Forsaken Gods’ta Gothic 3’ün motoru üstünde yapılan bazı iyileştirmeler var. Grafikler makyajlanmış, ama bu makyajlanmanın getirdiği pek olumlu bir sonuç yok. Görsellik eskiliğini belli ediyor. Karakterlerin animasyonları iyileştirilmiş. Gothic 3’te ana karakter öldüğü zaman, oh ne güzel öldüm der gibi sanki dansöz misali ilginç bir şekle giriyordu. Forsaken Gods’ta bunun gibi bazı komik animasyonlar çok sık gerçekleşmiyor. Gothic 3’ün en çok eleştirilen kısmı teknik problemleriydi. Oyunda bulunan bug’lar bazen çileden çıkartacak kadar bile oluyordu. Ek paket ne yazık ki serinin geleneksel bug tarlası alışkanlığını aynen sürdürüyor. Bazı zamanlar bu bug’lar saçma sonuçlara sebebiyet veriyor. Aslında Forsaken Gods’ın bu kadar bug’a sahip olmasının temel nedeni Gothic 3’ün ana kodlarının bug kaynaması. Yapımcılar Gothic 3’ün kodları üstünde düzeltmeler yapıp, çoğu bug’ı ortadan kaldırmışlar, hatta hazırladıkları bölümleri yeniden kontrol etmişler. Ancak eski bug’ların bir kısmı halen dururken, ek paketle birlikte oluşan bazı problemler de var. Halen sorunlar devam ediyor, ama yapımcılar ellerinden geldikçe bug’ları ortadan kaldırmak için yama çalışmalarına devam ediyorlar. Hatta şimdiden oyun için iki tane yayınladılar. Ama oyunun daha adam olması için daha çok yamalanması gerekiyor.

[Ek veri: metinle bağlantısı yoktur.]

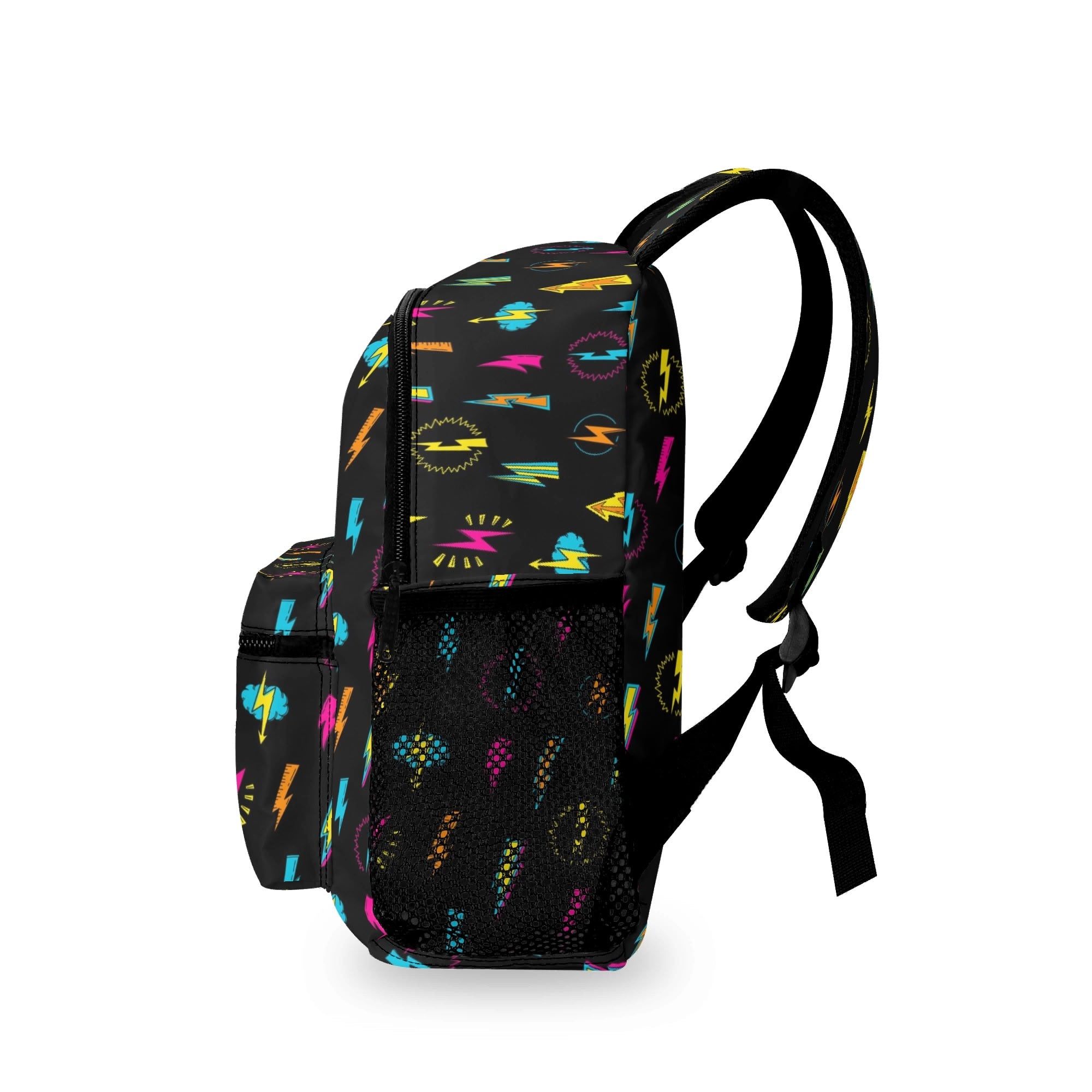 Personalised Fun Lightning, Comic Book Small Kids Backpack, Name On Back Personalised Small Kids Backpack comic Printed Offshore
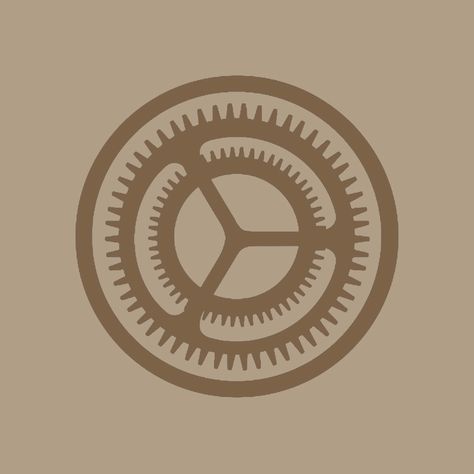 App Covers Brown Aesthetic, Brown Cream Aesthetic App Icons, Aesthetic Logos For Apps Brown, Neutral App Icons Aesthetic Brown, Beige Settings Icon, Brown Iphone Icons, Brown Settings Icon, App Covers Brown, Brown App Covers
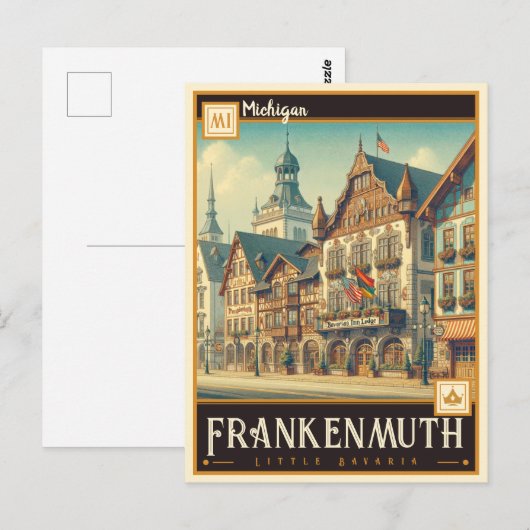 Frankenmuth | VINTAG Postkarte (Vorne/Hinten)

Forsaken Gods’ın teknik alt yapısında iyileştirmeler yapılmasına karşın, yükleme ekranı biraz uzun sürüyor. Oyunun sistem ihtiyacı şu anki sistemler yanında düşük kalıyor ve şu anda iyi bir sisteme sahip birinde yüklemelerin daha kısa sürmesi gerekirdi, ama nedense biraz uzun sürebiliyor. Bir de grafikler üstünde yapılan iyileştirmelere karşın, optimize konusunda oyun daha adam olmamış. Bazı zamanlar donmalar, FPS düşmesi ve yavaşlıklar oluşabiliyor. Ek paket 15-20 saatlik bir oynanış süresi de sunuyor. Sonuç olarak Gothic 3’ü sevip oynadıysanız maceraya Forsaken Gods ile devam edebilirsiniz, ama bunun dışında teknik problemlerinden dolayı dikkat edilmesi gereken bir yapım olmuş.